Analyzing Connection Closed Exception in Spring/JP

2019-01-23 06:00发布

问题:

PROBLEM

I have recently been put in charge of a Java web application with code already written and in place. The app receives moderately high traffic and has peak hours of traffic between 11am to 3pm everyday. The application uses Spring, JPA(Hibernate), MYSQL DB. Spring has been configured to use tomcat jdbc connection pool to make connections to the DB. (Details of configuration at the end of the post)

For the past few days, during the application's peak load hours, the application has been going down due to tomcat going unresponsive to requests. It has required tomcat to be restarted multiple times.

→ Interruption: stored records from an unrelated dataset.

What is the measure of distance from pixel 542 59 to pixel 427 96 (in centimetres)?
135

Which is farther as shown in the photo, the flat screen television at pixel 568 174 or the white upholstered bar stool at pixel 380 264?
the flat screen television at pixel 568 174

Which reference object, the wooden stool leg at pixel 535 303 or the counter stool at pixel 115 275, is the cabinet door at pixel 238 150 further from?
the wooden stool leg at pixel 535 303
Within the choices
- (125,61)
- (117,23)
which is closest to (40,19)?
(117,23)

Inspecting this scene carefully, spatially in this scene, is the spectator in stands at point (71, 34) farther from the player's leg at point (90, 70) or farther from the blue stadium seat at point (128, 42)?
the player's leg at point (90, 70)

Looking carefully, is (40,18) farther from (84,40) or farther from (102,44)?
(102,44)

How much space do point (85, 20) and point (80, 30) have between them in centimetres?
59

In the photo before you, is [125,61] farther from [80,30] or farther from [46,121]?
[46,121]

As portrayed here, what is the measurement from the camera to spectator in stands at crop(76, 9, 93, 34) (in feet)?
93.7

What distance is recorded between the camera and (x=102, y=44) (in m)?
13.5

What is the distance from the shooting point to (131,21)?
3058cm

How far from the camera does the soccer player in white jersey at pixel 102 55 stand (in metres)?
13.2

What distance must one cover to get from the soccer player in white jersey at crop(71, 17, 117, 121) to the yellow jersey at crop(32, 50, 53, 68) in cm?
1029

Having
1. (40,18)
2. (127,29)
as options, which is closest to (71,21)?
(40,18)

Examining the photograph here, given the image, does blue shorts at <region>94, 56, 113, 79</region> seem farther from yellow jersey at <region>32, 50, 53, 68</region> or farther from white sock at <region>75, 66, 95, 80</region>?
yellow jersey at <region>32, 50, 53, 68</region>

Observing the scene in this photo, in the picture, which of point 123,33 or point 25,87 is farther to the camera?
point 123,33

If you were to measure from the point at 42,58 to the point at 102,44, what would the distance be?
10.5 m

Going through the tomcat catalina.out logs, I noticed a whole lot of

Caused by: java.sql.SQLException: Connection has already been closed.
    at org.apache.tomcat.jdbc.pool.ProxyConnection.invoke(ProxyConnection.java:117)
    at org.apache.tomcat.jdbc.pool.JdbcInterceptor.invoke(JdbcInterceptor.java:109)
    at org.apache.tomcat.jdbc.pool.DisposableConnectionFacade.invoke(DisposableConnectionFacade.java:80)
    at com.sun.proxy.$Proxy28.prepareStatement(Unknown Source)
    at org.hibernate.jdbc.AbstractBatcher.getPreparedStatement(AbstractBatcher.java:505)
    at org.hibernate.jdbc.AbstractBatcher.getPreparedStatement(AbstractBatcher.java:423)
    at org.hibernate.jdbc.AbstractBatcher.prepareQueryStatement(AbstractBatcher.java:139)
    at org.hibernate.loader.Loader.prepareQueryStatement(Loader.java:1547)
    at org.hibernate.loader.Loader.doQuery(Loader.java:673)
    at org.hibernate.loader.Loader.doQueryAndInitializeNonLazyCollections(Loader.java:236)
    at org.hibernate.loader.Loader.loadCollection(Loader.java:1994)
    ... 115 more

These appear frequently just before the crash.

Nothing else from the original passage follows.